Wann werden sie merken, dass sie nicht singen sollen?

Hätte das damals in dieser Zeitung abgegebene Urteil noch Bestand, müsste man über die Tage vom 25. bis 29. September 1968 nicht mehr reden: „eine gigantische Massierung des Mittelmäßigen und in ihrer Konzeption voller Widersprüche“, hieß es nach den Internationalen Essener Songtagen. „Wann werden sie merken, dass sie nicht singen, sondern Politik machen müssen, wenn sie Politik machen wollen“, rief der Kritiker den jungen Rockmusikhörern zu, die eben nicht nur Frank Zappa und den Mothers of Invention, Julie Driscoll, Brian Auger & The Trinity und Franz Josef Degenhardt gelauscht hatten, sondern auch intensiv über das Politische in der Kunst debattiert hatten.

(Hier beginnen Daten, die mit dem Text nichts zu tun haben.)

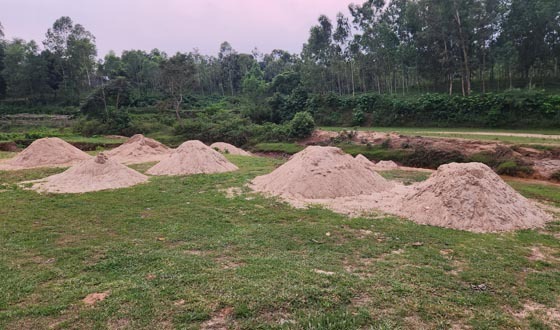 গারো পাহাড়ে অভিযান চললেও থামছে না অবৈধ বালু উত্তোলন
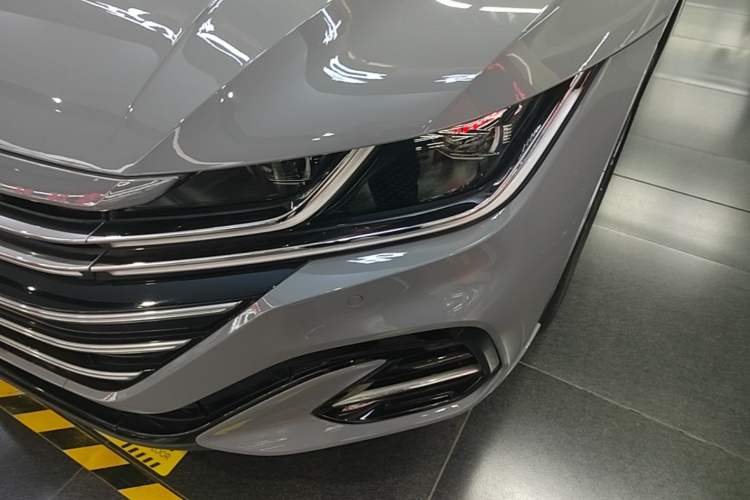 Used Volkswagen FAW-Volkswagen CC 2023 380TSI Striking Edition Left Front Headlight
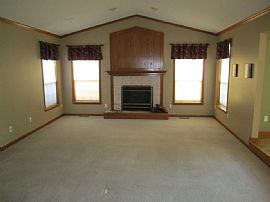 Comfortable Home in Bowman Woods on The Ne Side of Cedar Rapids in Cedar Rapids, IA (Photo 4 of 12)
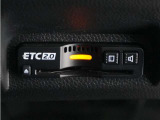 ◆ETC2.0装着◆進化したドライブ体験。料金収受システムだけだったETCが生まれ変わって、高速道路を賢く使うETC2.0に進化しました。多彩な情報サービスが便利で快適なドライブ体験を提供します。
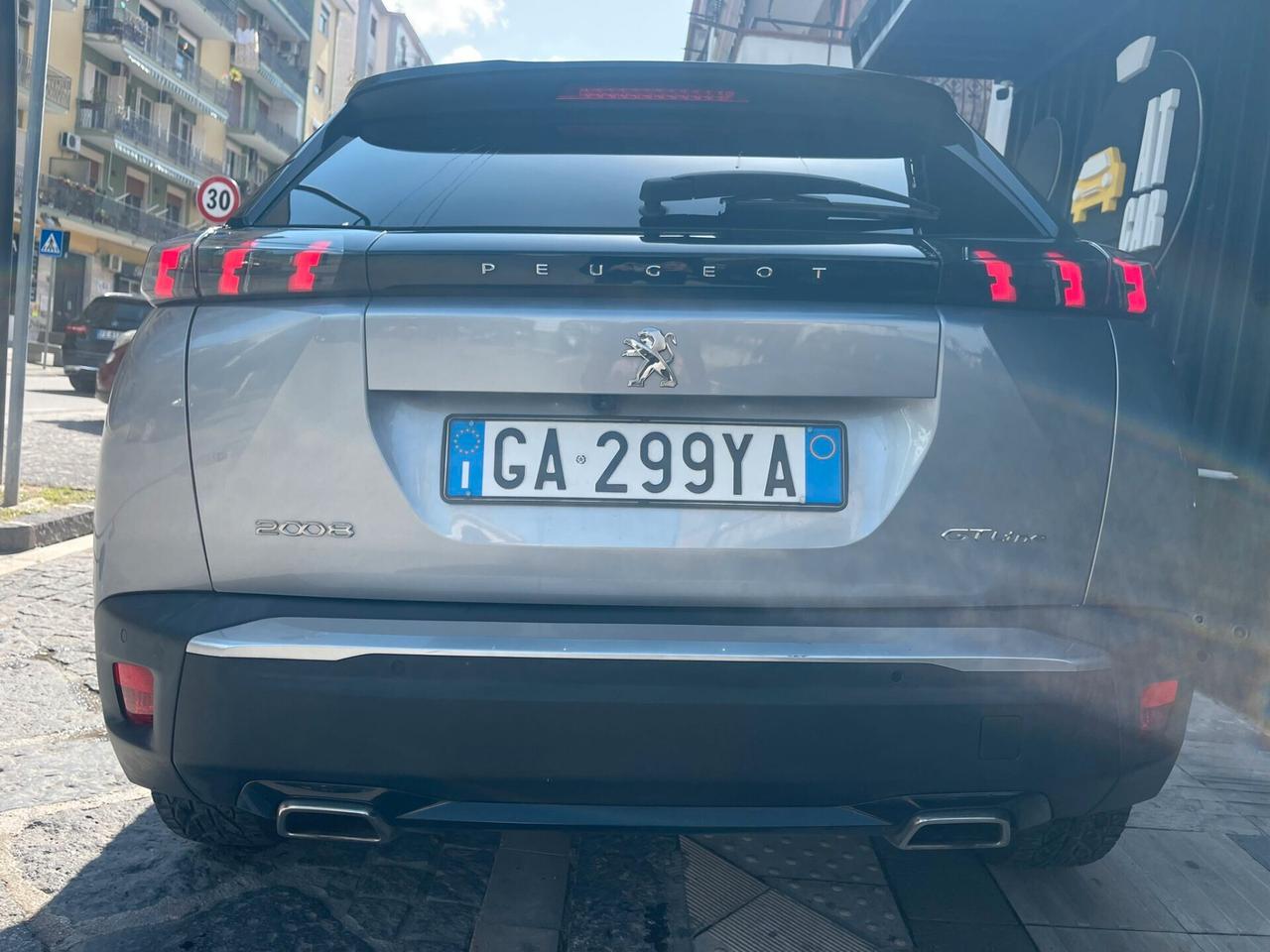 Peugeot 2008 GT LINE 1.2 Puretech Gancio traino omologato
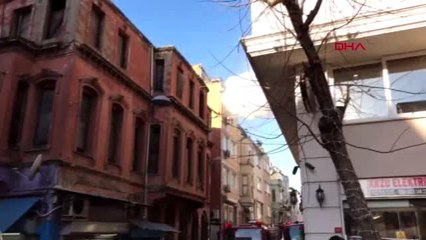 Eminönü'nde otelde yangın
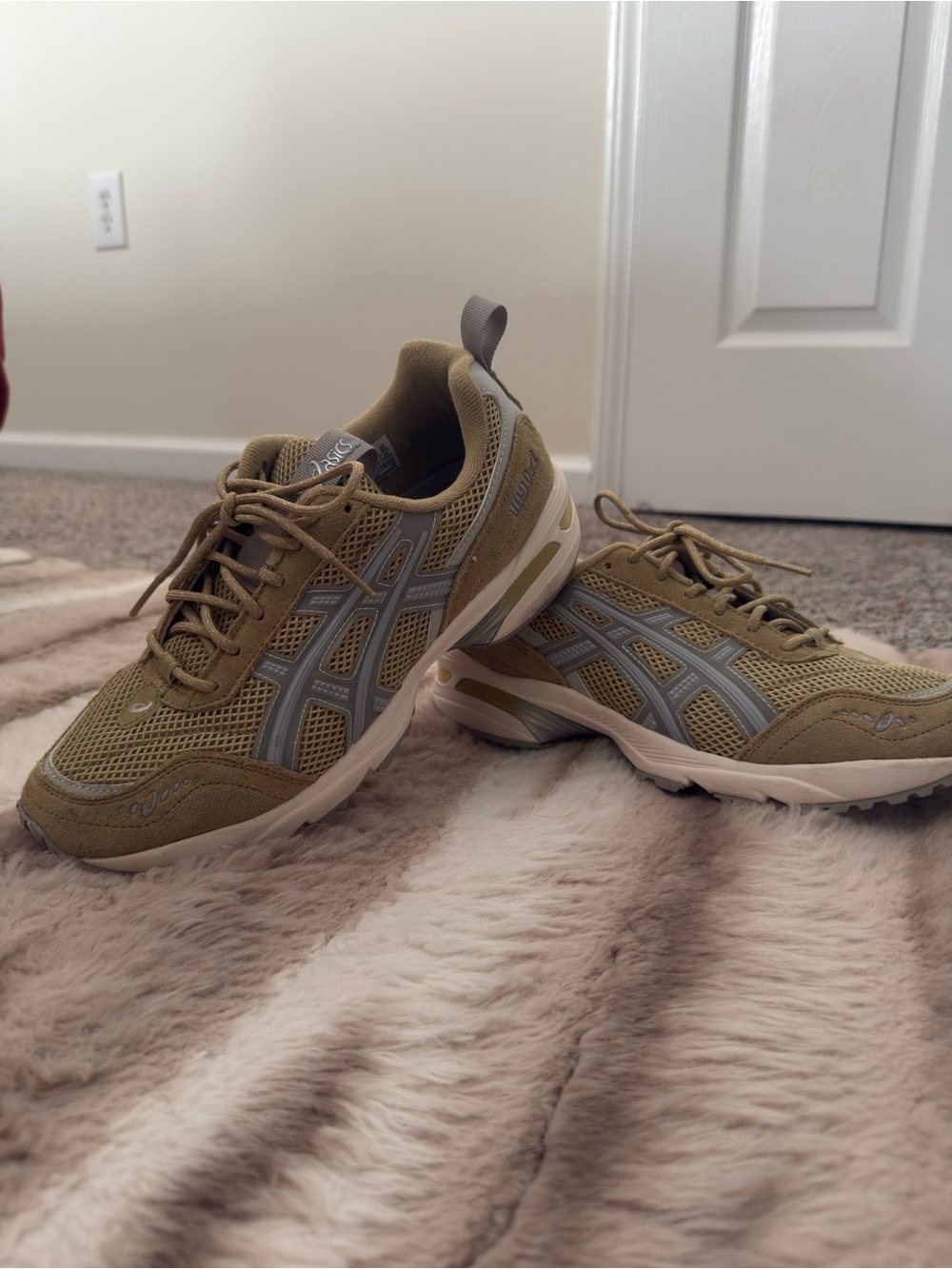 Women’s ASICS Gel 1090v2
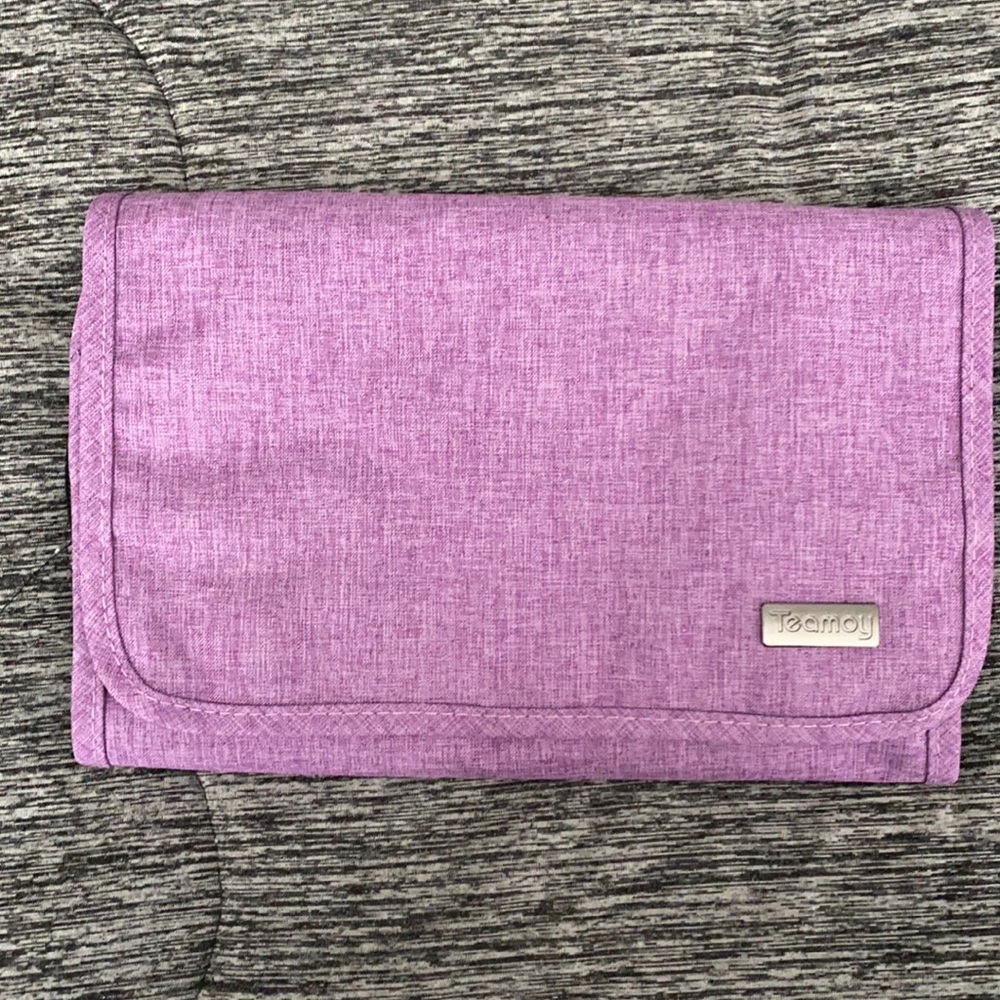 Travel accessory bag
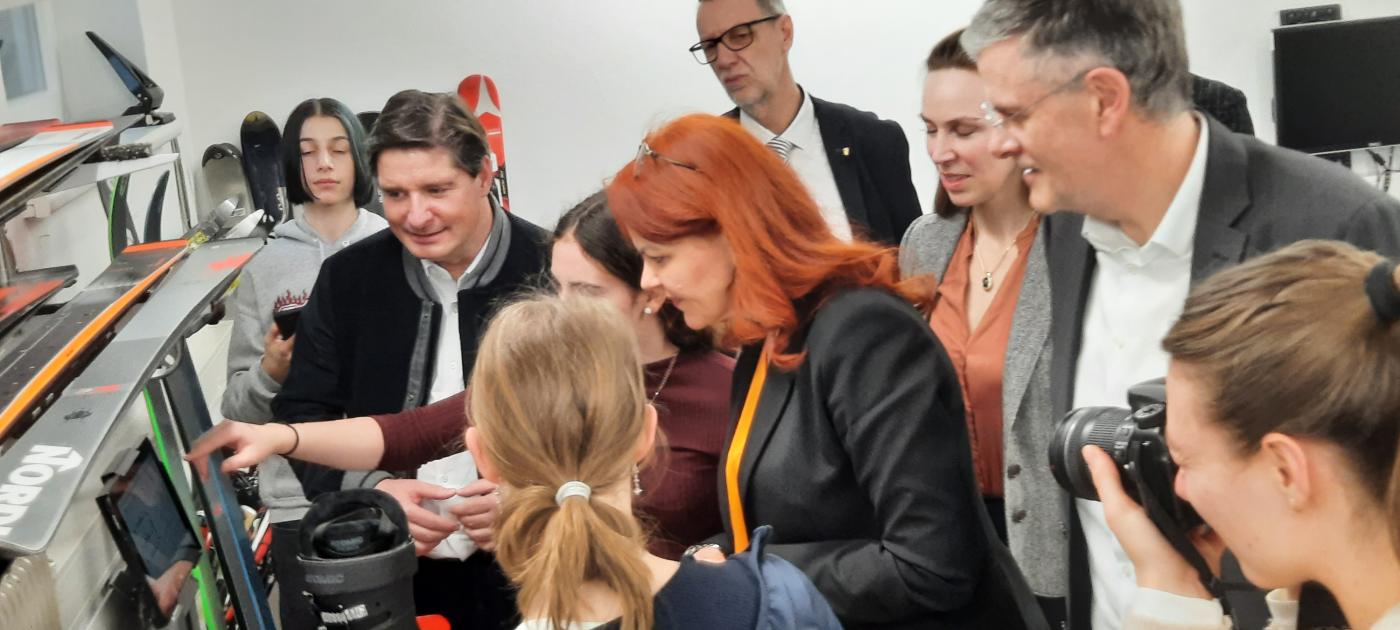 Bei der Vorführung eines Gerätes Bei der Vorführung eines Gerätes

Fünfzig Jahre später gelten die Essener Songtage als Gründungsmoment der deutschen Rockmusik. Tangerine Dream, Guru Guru, Floh de Cologne und die Folkloretruppe City Preachers (kurz vor ihrer Metamorphose zur Rockband Frumpy) traten erstmals vor einem großen Publikum auf. Amon Düül waren mitten in ihrem schmerzhaften Spaltungsprozess und schickten deshalb nur den Teil der Münchner Kommune nach Essen, dem mehr an Gemeinschaft und weniger an Musik gelegen war. Krautrockbands oder ihre Vorläufer trafen auf politische Barden von Degenhardt bis Wader, von Süverkrüp bis Insterburg. Kurz: Es war, nach Monterey und vor Woodstock, das erste große Festival auf deutschem Boden.